## BEGIN

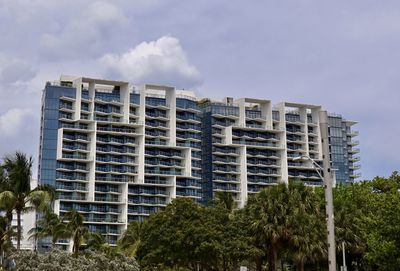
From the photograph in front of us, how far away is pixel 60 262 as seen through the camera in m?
34.8

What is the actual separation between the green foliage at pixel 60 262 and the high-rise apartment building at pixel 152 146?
90.8 metres

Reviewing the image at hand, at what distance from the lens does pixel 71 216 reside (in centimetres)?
6788

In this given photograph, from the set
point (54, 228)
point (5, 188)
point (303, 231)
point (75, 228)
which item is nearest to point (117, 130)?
point (75, 228)

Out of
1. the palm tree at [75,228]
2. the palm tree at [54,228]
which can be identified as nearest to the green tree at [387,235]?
the palm tree at [75,228]

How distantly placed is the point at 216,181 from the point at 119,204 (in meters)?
24.9

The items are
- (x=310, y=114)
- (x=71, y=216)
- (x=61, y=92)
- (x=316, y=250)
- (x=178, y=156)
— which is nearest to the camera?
(x=316, y=250)

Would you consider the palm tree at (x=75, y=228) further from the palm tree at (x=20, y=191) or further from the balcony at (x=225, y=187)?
the balcony at (x=225, y=187)

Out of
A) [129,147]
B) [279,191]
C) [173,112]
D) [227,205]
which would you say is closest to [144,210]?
[129,147]

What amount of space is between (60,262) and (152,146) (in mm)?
101686

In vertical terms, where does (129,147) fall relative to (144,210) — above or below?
above

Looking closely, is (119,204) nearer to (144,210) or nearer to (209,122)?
(144,210)

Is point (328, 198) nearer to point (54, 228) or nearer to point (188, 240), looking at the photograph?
point (188, 240)

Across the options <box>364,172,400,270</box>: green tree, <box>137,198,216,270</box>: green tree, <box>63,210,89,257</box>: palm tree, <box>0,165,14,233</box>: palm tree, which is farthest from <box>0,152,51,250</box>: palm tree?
<box>63,210,89,257</box>: palm tree

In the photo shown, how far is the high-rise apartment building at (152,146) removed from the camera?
128 meters
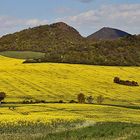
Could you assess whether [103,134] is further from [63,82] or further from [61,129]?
[63,82]

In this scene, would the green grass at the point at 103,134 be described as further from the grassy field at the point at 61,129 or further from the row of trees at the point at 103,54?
the row of trees at the point at 103,54

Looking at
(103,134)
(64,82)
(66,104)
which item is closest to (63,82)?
(64,82)

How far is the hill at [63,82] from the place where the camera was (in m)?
80.1

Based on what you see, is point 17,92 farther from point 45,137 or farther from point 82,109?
point 45,137

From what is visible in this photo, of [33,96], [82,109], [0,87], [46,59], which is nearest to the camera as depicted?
[82,109]

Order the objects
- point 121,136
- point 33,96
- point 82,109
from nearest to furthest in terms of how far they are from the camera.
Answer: point 121,136
point 82,109
point 33,96

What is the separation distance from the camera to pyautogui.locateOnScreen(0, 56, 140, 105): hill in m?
80.1

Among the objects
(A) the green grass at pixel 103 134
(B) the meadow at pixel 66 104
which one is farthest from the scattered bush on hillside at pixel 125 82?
(A) the green grass at pixel 103 134

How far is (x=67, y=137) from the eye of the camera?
27938mm

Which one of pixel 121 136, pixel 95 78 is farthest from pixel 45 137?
pixel 95 78

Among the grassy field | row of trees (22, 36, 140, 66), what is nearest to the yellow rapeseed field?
row of trees (22, 36, 140, 66)

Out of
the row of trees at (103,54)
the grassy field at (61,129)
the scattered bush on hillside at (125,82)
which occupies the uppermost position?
the row of trees at (103,54)

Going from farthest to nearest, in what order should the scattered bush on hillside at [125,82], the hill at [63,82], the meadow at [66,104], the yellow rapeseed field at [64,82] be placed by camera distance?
1. the scattered bush on hillside at [125,82]
2. the hill at [63,82]
3. the yellow rapeseed field at [64,82]
4. the meadow at [66,104]

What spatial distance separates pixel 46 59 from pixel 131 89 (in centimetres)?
4188
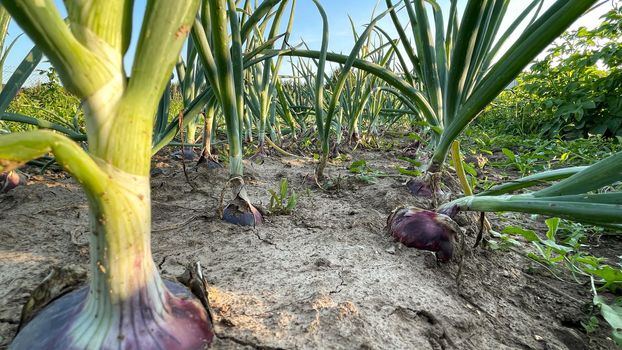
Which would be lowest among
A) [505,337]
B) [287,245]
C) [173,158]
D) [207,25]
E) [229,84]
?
[505,337]

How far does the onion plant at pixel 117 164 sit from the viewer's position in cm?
34

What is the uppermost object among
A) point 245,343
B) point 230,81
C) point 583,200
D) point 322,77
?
point 322,77

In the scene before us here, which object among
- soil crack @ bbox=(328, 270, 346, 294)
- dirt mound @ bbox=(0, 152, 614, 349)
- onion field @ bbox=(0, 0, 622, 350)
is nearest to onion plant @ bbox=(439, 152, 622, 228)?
onion field @ bbox=(0, 0, 622, 350)

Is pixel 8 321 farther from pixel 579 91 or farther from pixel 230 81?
pixel 579 91

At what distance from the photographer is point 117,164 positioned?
348 mm

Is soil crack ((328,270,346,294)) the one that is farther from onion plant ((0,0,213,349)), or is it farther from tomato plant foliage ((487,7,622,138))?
tomato plant foliage ((487,7,622,138))

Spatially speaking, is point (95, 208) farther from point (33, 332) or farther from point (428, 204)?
point (428, 204)

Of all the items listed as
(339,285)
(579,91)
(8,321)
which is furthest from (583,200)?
(579,91)

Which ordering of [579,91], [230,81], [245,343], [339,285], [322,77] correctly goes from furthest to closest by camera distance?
[579,91] < [322,77] < [230,81] < [339,285] < [245,343]

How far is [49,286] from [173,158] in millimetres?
1355

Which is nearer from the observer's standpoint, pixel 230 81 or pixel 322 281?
pixel 322 281

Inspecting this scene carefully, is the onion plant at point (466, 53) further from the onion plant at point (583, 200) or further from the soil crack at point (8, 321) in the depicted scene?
the soil crack at point (8, 321)

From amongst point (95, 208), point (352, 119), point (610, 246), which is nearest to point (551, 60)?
point (352, 119)

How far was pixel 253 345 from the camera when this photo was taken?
465 mm
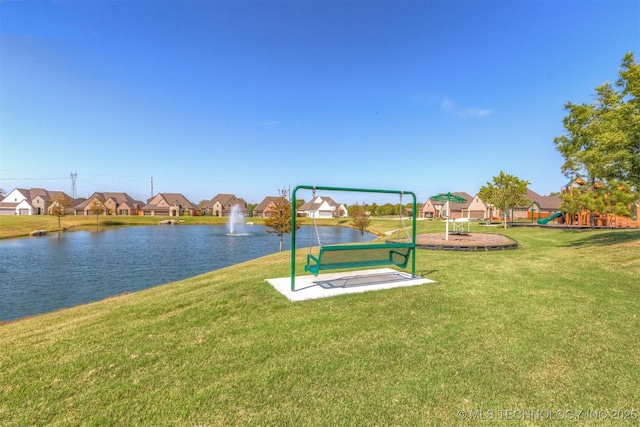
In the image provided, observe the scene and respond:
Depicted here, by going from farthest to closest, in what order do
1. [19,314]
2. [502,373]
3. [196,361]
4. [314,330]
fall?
[19,314], [314,330], [196,361], [502,373]

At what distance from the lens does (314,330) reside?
4531 millimetres

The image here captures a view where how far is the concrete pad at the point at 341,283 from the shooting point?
6345 mm

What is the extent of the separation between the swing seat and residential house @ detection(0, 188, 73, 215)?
107 meters

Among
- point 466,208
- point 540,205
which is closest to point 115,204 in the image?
point 466,208

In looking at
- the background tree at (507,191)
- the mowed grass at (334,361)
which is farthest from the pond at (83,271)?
the background tree at (507,191)

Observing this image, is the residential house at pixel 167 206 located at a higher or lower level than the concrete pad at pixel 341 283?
higher

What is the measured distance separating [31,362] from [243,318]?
2.81 meters

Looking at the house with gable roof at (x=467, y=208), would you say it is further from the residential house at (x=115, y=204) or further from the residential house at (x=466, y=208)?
the residential house at (x=115, y=204)

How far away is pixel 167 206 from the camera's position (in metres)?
93.0

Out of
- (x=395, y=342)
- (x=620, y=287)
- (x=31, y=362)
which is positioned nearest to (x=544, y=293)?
(x=620, y=287)

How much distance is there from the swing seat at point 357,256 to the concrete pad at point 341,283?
42cm

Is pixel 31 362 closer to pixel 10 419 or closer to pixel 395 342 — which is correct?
pixel 10 419

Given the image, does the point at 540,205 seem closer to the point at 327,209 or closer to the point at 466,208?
the point at 466,208

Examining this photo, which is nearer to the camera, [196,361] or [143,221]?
[196,361]
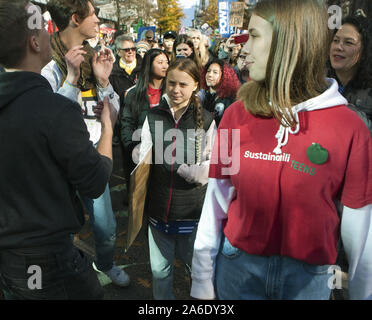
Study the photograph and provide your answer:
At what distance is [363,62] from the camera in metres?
2.96

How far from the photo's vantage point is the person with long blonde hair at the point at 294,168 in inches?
45.1

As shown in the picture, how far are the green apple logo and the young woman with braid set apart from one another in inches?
47.2

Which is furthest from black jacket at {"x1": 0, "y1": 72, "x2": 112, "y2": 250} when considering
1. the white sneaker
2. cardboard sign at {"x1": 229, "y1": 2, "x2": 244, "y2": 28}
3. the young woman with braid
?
cardboard sign at {"x1": 229, "y1": 2, "x2": 244, "y2": 28}

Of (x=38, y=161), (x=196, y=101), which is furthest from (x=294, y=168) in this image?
(x=196, y=101)

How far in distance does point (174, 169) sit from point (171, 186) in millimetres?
133

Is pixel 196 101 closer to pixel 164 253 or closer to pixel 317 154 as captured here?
pixel 164 253

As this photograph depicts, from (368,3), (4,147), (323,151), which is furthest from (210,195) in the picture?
(368,3)

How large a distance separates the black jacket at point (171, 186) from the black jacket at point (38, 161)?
934 mm

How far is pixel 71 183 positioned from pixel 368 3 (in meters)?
6.42

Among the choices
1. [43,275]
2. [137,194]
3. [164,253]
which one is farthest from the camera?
[164,253]

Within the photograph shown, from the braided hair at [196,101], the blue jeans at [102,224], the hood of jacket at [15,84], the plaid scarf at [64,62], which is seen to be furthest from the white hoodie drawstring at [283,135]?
the blue jeans at [102,224]

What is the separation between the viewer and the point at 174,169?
2387 mm

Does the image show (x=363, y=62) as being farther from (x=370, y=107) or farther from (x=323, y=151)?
(x=323, y=151)

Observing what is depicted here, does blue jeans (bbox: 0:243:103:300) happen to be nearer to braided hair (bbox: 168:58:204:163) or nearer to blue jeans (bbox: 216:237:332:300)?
blue jeans (bbox: 216:237:332:300)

## END

== Problem to work on ==
Lay out the records from the start up to and including the line with "90.8 metres" as a two-column CSV with the headers input and output, giving one row per record. Put each record's text and its answer in their own quoted fields with line breaks replaced by spaces, and leave the pictures out.

== Finished task ==
input,output
"From the photograph in front of us, how far away is pixel 60 262 as seen through the camera in m?","34.8"
"What is the actual separation between the green foliage at pixel 60 262 and the high-rise apartment building at pixel 152 146?","90.8 metres"